### ЗАДАНИЕ
Ответьте по отрывку о спектакле Бутусова ниже:
1. Сколько часов идет действие спектакля?
2. Какая актриса играет Машу?
3. Какого цвета пояс у Наташи?

Top.Mail.Ru

«ТЕАТР СТРАСТИ» ЮРИЯ БУТУСОВА

АЛЕКСАНДРА ДУНАЕВА, - Блог ПТЖ,12 февраля 2014

«Они летят и будут лететь...»

(А.П. Чехов «Три сестры»))

 

 

Своего Чехова Бутусов будто собирает по крупицам, блуждая на протяжении четырех с половиной часов действия в «степи» метафор и ассоциаций. В этом пространстве обнаруживаются категории самого разного порядка: и абсурд, и бунт маленького человека, и экспрессионистский предсмертный «крик», и мотив неизбывной скуки жизни, и тема игры, и чеховская убийственная меланхолия, и еще многое, многое вмещает этот щедрый текст.

Но точка отсчета - они, неподвижные, траурно-черные маски чеховских героинь. Их невозможно не узнать, какие бы актрисы и в какой стране мира их ни играли. Молоденькая и печальная - точно Ирина (Лаура Пицхелаури); самая старшая и строгая (лишь гипертрофированно глубокий вырез платья выдает ее желание нравиться) - конечно, Ольга (Анна Алексахина); красавица с беспокойным взглядом и пистолетом в руке, который она усилием воли будто отстраняет от себя, - безусловно, Маша (Ольга Муравицкая). Рядом с сестрами режиссер сажает и неожиданно эффектную Наташу - Анну Ковальчук. Никакой зеленый пояс не может испортить ее маленького черного платья и уверенной осанки - впрочем, к финалу верная амплуа героини актриса самоотверженно обратит-таки свою Наташу в мерзкое насекомое, которое, как и положено, пожрет несчастного Прозорова.

### ИСХОДНЫЕ ДАННЫЕ
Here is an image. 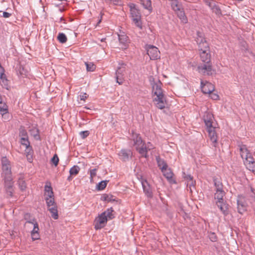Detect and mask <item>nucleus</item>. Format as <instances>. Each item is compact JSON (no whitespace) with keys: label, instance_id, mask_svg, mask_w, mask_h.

### ОТВЕТ
1. Четыре с половиной часа.
2. Ольга Муравицкая.
3. Зеленого.